[Stored data]:
▬▬▬
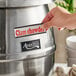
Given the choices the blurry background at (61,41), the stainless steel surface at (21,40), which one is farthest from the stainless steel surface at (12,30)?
the blurry background at (61,41)

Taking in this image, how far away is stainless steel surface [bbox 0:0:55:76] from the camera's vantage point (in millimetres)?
883

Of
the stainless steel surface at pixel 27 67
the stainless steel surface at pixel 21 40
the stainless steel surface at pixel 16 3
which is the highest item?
the stainless steel surface at pixel 16 3

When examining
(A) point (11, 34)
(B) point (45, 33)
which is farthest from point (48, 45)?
(A) point (11, 34)

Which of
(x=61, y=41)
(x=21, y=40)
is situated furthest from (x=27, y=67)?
(x=61, y=41)

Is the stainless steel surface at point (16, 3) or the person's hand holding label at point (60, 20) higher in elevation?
the stainless steel surface at point (16, 3)

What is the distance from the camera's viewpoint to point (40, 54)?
92cm

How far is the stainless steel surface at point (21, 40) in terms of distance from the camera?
2.90 ft

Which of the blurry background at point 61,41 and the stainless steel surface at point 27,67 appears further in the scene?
the blurry background at point 61,41

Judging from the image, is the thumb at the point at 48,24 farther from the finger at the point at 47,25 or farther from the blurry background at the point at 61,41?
the blurry background at the point at 61,41

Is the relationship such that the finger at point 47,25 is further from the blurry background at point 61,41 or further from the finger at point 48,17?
the blurry background at point 61,41

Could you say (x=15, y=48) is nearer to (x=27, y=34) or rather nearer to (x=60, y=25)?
(x=27, y=34)

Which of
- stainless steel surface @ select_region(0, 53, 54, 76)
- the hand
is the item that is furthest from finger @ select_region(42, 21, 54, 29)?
stainless steel surface @ select_region(0, 53, 54, 76)

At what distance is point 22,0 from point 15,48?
0.16 m

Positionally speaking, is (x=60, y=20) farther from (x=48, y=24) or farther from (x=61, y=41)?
(x=61, y=41)
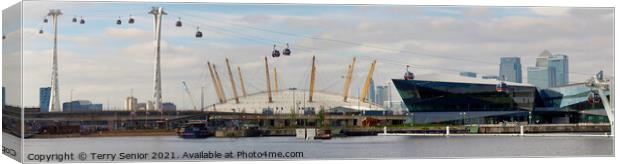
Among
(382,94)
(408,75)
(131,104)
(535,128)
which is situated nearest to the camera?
(131,104)

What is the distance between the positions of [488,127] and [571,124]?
6.84 ft

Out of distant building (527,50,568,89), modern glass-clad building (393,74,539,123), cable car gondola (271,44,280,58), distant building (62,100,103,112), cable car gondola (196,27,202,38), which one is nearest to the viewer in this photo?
distant building (62,100,103,112)

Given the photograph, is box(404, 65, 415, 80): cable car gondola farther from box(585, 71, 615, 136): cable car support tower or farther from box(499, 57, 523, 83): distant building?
box(585, 71, 615, 136): cable car support tower

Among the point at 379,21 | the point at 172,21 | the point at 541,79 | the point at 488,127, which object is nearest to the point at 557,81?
the point at 541,79

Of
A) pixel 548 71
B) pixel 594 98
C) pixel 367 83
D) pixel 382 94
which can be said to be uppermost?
pixel 548 71

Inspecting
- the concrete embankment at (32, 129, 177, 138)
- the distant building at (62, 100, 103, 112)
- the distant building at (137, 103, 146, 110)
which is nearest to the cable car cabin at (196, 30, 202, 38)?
the distant building at (137, 103, 146, 110)

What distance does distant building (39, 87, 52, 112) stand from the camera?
28016 millimetres

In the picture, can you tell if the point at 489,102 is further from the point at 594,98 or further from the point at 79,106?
the point at 79,106

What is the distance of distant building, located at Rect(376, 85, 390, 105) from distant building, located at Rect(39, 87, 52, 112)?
25.9ft

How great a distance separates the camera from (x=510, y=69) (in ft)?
106

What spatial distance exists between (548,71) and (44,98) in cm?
1164

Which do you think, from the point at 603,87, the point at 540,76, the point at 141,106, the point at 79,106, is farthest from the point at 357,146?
the point at 79,106

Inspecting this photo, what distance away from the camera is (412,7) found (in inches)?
1180

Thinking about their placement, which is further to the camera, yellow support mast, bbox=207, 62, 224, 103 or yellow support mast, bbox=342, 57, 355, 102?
yellow support mast, bbox=342, 57, 355, 102
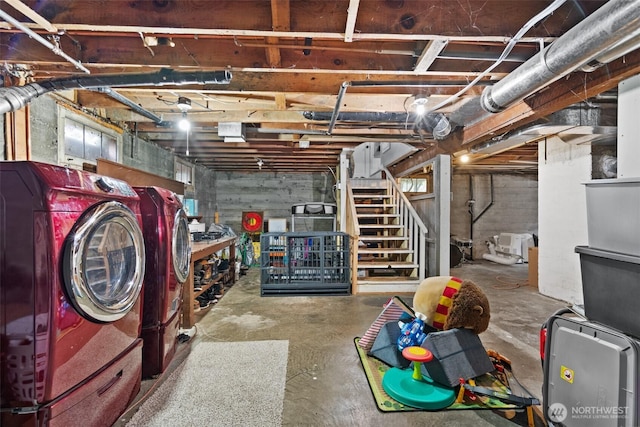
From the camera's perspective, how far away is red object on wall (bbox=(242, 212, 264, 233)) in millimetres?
7918

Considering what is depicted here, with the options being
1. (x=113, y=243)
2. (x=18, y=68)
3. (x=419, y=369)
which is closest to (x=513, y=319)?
(x=419, y=369)

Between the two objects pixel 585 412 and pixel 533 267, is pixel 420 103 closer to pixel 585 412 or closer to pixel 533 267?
pixel 585 412

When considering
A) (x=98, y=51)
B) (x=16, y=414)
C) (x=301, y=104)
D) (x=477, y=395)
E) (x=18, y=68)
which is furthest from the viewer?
(x=301, y=104)

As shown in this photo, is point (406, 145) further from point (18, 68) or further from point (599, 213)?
point (18, 68)

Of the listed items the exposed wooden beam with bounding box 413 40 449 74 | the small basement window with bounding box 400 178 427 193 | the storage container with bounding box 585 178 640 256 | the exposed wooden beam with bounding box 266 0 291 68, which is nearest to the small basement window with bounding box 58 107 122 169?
the exposed wooden beam with bounding box 266 0 291 68

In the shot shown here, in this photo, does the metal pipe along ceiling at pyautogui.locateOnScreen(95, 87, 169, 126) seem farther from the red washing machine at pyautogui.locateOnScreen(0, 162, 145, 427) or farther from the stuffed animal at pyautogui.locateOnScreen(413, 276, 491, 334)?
the stuffed animal at pyautogui.locateOnScreen(413, 276, 491, 334)

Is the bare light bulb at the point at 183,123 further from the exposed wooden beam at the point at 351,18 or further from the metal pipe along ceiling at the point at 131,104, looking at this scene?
the exposed wooden beam at the point at 351,18

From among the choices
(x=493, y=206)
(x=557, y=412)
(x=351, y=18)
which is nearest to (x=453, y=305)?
(x=557, y=412)

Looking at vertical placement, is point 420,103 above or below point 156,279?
above

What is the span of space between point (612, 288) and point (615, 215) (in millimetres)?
367

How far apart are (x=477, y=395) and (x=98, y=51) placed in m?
3.77

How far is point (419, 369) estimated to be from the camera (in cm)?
213

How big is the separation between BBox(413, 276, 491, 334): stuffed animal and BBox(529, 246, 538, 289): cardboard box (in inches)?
133

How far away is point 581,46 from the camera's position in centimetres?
Answer: 152
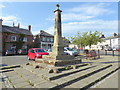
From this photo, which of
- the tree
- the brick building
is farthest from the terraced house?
the tree

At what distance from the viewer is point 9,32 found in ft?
79.4

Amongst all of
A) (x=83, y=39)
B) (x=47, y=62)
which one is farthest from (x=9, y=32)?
(x=47, y=62)

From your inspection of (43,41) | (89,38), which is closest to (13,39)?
(43,41)

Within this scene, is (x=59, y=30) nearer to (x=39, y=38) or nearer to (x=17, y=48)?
(x=17, y=48)

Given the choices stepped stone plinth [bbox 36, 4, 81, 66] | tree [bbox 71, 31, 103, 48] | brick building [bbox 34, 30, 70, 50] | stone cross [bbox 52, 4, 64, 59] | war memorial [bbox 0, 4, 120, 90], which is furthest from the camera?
brick building [bbox 34, 30, 70, 50]

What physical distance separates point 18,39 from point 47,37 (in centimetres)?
1174

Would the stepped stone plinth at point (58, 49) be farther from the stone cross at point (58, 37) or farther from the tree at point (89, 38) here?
the tree at point (89, 38)

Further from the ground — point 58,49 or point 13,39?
point 13,39

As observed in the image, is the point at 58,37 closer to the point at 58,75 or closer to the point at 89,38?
the point at 58,75

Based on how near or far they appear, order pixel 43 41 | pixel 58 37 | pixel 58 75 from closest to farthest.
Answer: pixel 58 75 → pixel 58 37 → pixel 43 41

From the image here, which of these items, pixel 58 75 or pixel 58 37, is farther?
pixel 58 37

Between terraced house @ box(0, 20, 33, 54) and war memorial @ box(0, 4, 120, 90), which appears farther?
terraced house @ box(0, 20, 33, 54)

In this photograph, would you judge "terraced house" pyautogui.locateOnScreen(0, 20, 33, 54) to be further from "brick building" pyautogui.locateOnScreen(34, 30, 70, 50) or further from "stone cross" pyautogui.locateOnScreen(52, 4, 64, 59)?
"stone cross" pyautogui.locateOnScreen(52, 4, 64, 59)

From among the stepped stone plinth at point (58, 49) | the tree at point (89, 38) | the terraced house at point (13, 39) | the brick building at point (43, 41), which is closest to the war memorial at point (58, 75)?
the stepped stone plinth at point (58, 49)
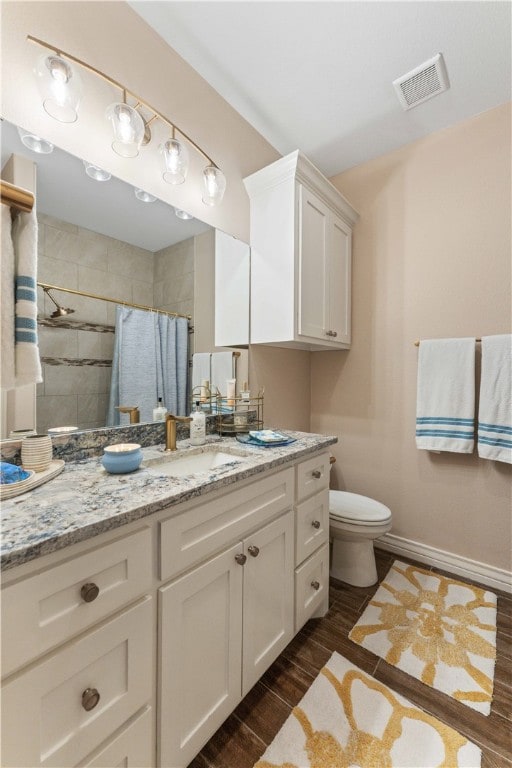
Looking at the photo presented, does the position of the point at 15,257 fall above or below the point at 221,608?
above

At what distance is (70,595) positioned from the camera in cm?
63

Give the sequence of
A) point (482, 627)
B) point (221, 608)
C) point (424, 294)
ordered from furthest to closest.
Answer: point (424, 294), point (482, 627), point (221, 608)

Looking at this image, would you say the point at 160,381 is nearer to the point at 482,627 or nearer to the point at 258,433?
the point at 258,433

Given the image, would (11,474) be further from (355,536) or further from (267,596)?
(355,536)

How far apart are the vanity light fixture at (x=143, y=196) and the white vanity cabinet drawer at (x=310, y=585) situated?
5.51 ft

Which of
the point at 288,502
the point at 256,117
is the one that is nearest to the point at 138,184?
the point at 256,117

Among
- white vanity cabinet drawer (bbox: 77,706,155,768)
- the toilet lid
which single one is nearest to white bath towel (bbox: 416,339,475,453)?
the toilet lid

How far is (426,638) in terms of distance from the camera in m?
1.41

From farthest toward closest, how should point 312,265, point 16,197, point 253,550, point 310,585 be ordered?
point 312,265 < point 310,585 < point 253,550 < point 16,197

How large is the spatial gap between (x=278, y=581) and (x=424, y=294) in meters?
1.85

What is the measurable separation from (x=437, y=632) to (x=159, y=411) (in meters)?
1.63

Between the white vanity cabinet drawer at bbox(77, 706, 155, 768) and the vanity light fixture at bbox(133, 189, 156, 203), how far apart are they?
1.68 metres

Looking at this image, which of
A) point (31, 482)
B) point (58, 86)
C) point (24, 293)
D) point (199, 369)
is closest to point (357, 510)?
point (199, 369)

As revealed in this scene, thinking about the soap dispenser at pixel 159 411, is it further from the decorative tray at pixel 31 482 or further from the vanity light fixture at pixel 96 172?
the vanity light fixture at pixel 96 172
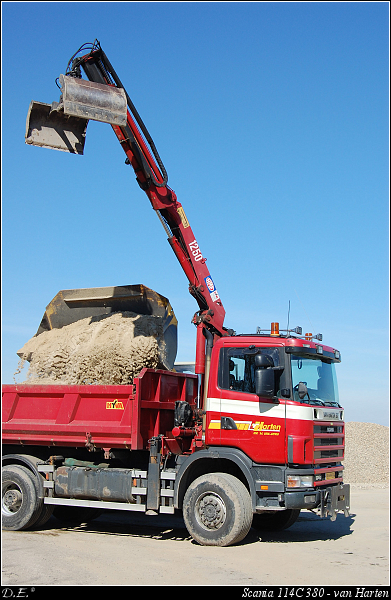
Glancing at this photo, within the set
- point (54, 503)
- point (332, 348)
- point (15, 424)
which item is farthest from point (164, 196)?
point (54, 503)

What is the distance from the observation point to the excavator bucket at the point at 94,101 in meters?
8.98

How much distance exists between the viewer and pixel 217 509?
846cm

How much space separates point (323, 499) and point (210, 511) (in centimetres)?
158

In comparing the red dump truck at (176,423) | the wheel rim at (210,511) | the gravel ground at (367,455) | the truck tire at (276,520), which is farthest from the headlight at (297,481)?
the gravel ground at (367,455)

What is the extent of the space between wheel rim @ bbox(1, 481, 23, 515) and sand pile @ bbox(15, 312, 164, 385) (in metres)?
1.71

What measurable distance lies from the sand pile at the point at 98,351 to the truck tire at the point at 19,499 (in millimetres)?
1510

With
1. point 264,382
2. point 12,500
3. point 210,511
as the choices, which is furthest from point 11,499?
point 264,382

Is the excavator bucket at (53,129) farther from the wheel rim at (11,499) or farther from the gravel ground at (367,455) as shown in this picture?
the gravel ground at (367,455)

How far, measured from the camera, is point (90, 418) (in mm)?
9500

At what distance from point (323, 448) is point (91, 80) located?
267 inches

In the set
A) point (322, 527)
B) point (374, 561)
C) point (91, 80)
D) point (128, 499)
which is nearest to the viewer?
point (374, 561)

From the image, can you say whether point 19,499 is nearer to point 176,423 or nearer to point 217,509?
point 176,423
▬▬▬
[Requirement]:
All lines from the one with "What is the extent" through the final line above are to be quoted exactly; quote no other line.

[Written solution]:
What is the extent of the space between wheel rim @ bbox(1, 481, 23, 515) and sand pile @ bbox(15, 312, 164, 385) (in metres)?
1.71

What measurable distance lies from the sand pile at the point at 98,351 to the truck tire at the point at 19,499 (in millimetres)?
1510

With
1. point 264,382
2. point 12,500
3. point 210,511
as the choices, which is furthest from point 11,499?
point 264,382

Is the excavator bucket at (53,129) farther from the wheel rim at (11,499) or farther from the gravel ground at (367,455) as shown in this picture?
the gravel ground at (367,455)

How far, measured from the camera, is point (90, 418) (in mm)?
9500

At what distance from point (323, 448) is point (91, 80) located?
267 inches

In the set
A) point (322, 527)
B) point (374, 561)
C) point (91, 80)
D) point (128, 499)
which is nearest to the viewer?
point (374, 561)

From the image, can you say whether point 19,499 is nearer to point 176,423 or nearer to point 217,509?
point 176,423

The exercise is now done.